*** Raw data Section Begins ***

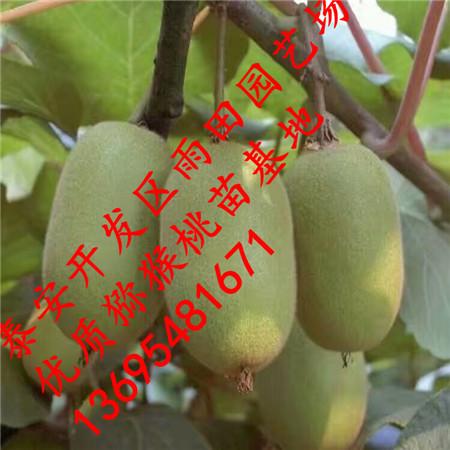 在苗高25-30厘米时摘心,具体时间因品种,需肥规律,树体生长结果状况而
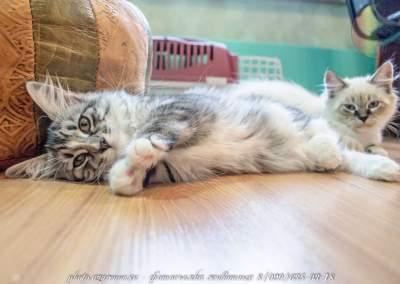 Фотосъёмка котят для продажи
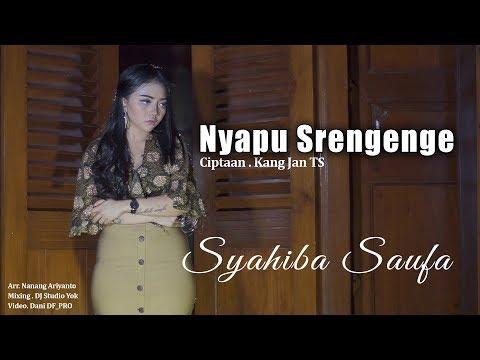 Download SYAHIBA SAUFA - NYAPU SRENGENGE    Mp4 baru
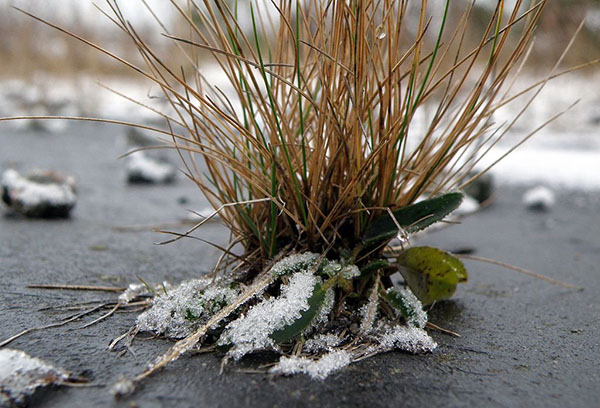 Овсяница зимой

*** Raw data Section Ends ***

Problem details —
Every word of the data should be reproduced exactly; please omit any pictures.

Task response —
 在苗高25-30厘米时摘心,具体时间因品种,需肥规律,树体生长结果状况而
 Фотосъёмка котят для продажи
 Download SYAHIBA SAUFA - NYAPU SRENGENGE    Mp4 baru
 Овсяница зимой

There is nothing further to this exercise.